The raw frustration and outrage of “Miniskirt,” however, feels like part of the thaw. Deep In The Iris is about the good and the bad that’s unlocked when the ice melts. While nowhere near as harrowing, “Happy When” is gripping in another way: Washes of echo and spatters of notes form a fuzzy, haunting drone — that is, until the song comes into sharp focus halfway through, marking a jarring shift that reflects Standell-Preston’s newfound frankness. “Sit down with emotion / Take the time to feel it,” she sagely advises over a melodramatic pounding of the keys before wrapping up with a virtuosic growl.

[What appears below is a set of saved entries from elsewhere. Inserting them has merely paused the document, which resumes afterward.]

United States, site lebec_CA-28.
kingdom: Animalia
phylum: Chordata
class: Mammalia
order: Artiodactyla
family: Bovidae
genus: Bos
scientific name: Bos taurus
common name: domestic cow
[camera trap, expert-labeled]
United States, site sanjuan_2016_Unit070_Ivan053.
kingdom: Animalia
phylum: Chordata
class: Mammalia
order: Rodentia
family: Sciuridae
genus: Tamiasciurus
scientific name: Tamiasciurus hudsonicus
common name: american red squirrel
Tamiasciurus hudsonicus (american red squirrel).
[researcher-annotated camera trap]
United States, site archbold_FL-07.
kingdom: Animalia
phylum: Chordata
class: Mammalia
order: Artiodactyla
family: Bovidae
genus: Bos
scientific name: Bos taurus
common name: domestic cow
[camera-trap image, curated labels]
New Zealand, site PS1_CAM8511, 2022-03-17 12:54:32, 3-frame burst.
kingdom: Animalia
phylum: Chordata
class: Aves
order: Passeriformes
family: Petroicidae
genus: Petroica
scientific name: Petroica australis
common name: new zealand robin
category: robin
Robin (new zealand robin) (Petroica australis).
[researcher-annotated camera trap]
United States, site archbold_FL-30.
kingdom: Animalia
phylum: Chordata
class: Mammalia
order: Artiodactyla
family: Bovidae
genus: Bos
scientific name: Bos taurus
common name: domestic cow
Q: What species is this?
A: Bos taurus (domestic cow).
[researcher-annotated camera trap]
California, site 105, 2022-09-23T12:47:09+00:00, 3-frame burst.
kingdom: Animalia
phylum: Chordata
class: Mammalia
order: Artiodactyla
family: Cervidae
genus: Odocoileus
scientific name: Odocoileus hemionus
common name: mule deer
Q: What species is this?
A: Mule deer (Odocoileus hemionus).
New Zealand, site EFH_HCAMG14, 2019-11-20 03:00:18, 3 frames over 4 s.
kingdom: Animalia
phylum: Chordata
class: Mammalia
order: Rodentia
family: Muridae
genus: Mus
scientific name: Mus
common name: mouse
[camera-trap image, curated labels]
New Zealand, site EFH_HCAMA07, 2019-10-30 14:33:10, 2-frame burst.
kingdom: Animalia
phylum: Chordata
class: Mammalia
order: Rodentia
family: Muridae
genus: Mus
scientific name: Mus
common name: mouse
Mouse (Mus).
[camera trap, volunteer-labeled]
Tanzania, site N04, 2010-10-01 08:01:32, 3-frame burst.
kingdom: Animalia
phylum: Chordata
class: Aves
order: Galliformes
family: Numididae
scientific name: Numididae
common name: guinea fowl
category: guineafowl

By the time “Warm Like Summer” bursts into a dazzle of soulful croons, glimmering loops and shuffling drums, it appears that the album’s springtime release is no accident: This is the sound of renewal and regrowth, as joyful and as painful as that can be. In “Letting Go,” Standell-Preston sings with dreamy contentment, “We laid on the bank and had our fill.” On the lush, stuffed-to-bursting Deep In The Iris, Braids has done exactly that.